Extracted data
+ + +

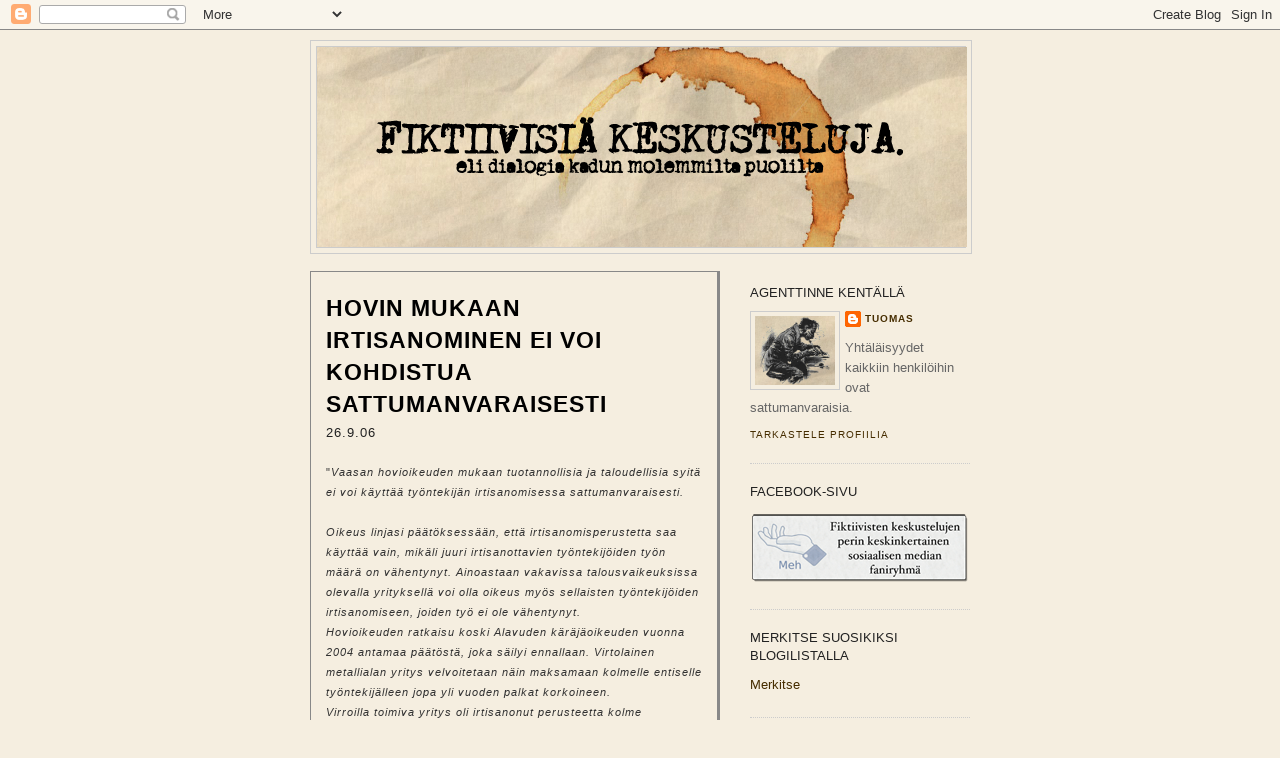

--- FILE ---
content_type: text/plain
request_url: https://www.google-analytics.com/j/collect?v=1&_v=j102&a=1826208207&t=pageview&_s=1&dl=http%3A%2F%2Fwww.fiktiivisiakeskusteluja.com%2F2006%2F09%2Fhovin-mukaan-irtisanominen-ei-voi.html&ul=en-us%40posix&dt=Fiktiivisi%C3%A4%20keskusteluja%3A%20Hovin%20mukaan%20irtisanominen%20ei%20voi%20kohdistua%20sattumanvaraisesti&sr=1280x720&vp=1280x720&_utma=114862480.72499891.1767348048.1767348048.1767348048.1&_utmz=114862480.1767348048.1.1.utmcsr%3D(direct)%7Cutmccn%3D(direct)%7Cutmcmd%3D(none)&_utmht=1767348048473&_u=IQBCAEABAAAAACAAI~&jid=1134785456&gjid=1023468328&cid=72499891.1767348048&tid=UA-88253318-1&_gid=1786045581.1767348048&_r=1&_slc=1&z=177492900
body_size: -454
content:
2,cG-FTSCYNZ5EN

+ + +

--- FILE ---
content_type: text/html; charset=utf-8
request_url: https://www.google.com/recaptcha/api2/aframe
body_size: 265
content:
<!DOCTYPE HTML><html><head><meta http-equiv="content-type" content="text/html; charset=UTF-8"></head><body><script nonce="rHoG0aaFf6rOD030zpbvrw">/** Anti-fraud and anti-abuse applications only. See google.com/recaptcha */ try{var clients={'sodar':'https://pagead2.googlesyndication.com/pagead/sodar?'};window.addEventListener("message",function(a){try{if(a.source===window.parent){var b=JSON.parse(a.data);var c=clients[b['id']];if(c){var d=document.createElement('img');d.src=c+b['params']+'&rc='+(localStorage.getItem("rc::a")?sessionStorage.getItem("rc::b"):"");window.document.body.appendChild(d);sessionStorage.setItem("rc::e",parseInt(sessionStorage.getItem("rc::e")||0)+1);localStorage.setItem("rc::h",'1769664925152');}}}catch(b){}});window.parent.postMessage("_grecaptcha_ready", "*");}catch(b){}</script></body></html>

+ + +

Task details
Look above for the line with "body_size: 265" and the line with "Anti-fraud and anti-abuse". Write out those two lines and all the lines between them, exactly, and no others.

Written solution
body_size: 265
content:
<!DOCTYPE HTML><html><head><meta http-equiv="content-type" content="text/html; charset=UTF-8"></head><body><script nonce="rHoG0aaFf6rOD030zpbvrw">/** Anti-fraud and anti-abuse applications only. See google.com/recaptcha */ try{var clients={'sodar':'https://pagead2.googlesyndication.com/pagead/sodar?'};window.addEventListener("message",function(a){try{if(a.source===window.parent){var b=JSON.parse(a.data);var c=clients[b['id']];if(c){var d=document.createElement('img');d.src=c+b['params']+'&rc='+(localStorage.getItem("rc::a")?sessionStorage.getItem("rc::b"):"");window.document.body.appendChild(d);sessionStorage.setItem("rc::e",parseInt(sessionStorage.getItem("rc::e")||0)+1);localStorage.setItem("rc::h",'1769664925152');}}}catch(b){}});window.parent.postMessage("_grecaptcha_ready", "*");}catch(b){}</script></body></html>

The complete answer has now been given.